** START OF EXCERPT TO READ **
Member of the U.S. House of Representatives from Massachusetts's 1st district
- In office November 6, 1820 – March 3, 1823
- Preceded by: Jonathan Mason
- Succeeded by: Daniel Webster
- In office July 23, 1827 – March 3, 1831
- Preceded by: Daniel Webster
- Succeeded by: Nathan Appleton
- In office March 4, 1833 – March 3, 1835
- Preceded by: Nathan Appleton
- Succeeded by: Abbott Lawrence

Member of the Massachusetts State Senate
- Succeeded by: William Gray

Member of the Massachusetts House of Representatives
- In office 1814-1818

Personal details
- Born: February 13, 1775 Charlestown, Province of Massachusetts Bay, British America
- Died: September 27, 1855 (aged 80) Boston, Massachusetts, U.S.
- Party: Democratic Republican and National Republican

= Benjamin Gorham =

American politician (1775–1855)

Benjamin Gorham (February 13, 1775 – September 27, 1855) was a U.S. representative from Massachusetts.
** END OF EXCERPT TO READ **
** START OF RECORD EXTRACTS **
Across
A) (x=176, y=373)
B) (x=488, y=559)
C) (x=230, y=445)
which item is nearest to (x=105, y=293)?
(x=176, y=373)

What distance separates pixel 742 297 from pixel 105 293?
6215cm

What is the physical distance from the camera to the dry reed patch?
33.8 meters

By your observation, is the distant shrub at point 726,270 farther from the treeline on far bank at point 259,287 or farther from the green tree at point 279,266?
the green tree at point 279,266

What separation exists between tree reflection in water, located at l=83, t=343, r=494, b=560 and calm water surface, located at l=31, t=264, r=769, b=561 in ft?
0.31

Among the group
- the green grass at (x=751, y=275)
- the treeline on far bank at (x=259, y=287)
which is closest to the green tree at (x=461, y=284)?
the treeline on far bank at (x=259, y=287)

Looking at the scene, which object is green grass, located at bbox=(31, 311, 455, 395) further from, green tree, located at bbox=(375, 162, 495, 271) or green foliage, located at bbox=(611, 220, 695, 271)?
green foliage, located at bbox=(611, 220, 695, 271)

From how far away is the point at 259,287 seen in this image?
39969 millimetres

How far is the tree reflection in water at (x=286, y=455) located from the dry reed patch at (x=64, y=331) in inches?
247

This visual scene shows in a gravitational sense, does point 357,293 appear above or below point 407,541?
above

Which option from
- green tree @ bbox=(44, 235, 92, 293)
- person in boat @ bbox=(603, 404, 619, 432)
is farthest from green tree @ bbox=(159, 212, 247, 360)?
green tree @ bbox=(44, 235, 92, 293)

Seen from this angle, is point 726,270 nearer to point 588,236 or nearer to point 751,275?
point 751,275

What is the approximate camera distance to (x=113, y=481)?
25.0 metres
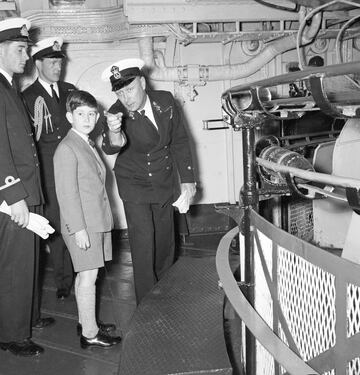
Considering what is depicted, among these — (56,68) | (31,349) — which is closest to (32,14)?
(56,68)

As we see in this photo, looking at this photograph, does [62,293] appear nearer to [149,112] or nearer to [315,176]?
[149,112]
** END OF RECORD EXTRACTS **
EXERCISE TASK A:
Answer the following from the Benjamin Gorham entry:
(i) Who preceded him in the term that began November 6, 1820?
(ii) During which years did he serve in the Massachusetts House of Representatives?
(iii) Where was he born?
EXERCISE TASK B: Proceed with the Benjamin Gorham entry, continuing on from its final sentence.
The listing is not required for the work that follows.

EXERCISE ANSWER A:
(i) Jonathan Mason
(ii) 1814-1818
(iii) Charlestown, Province of Massachusetts Bay, British America

EXERCISE ANSWER B:
He was the son of Nathaniel Gorham, who served as one of the Presidents of the Continental Congress. Benjamin was born in Charlestown in the Province of Massachusetts Bay. He pursued preparatory studies, graduated from Harvard University in 1795, and studied law. When he was admitted to the bar he commenced practice in Boston. From 1814 to 1818 he served as a member of the Massachusetts House of Representatives and then turned to the Massachusetts State Senate, where he served from May 26, 1819 until he resigned on January 10, 1821. He was elected as a Democratic-Republican to the Sixteenth Congress to fill the vacancy caused by the resignation of Jonathan Mason; he was re-elected when the term expired, and served until March 3, 1823.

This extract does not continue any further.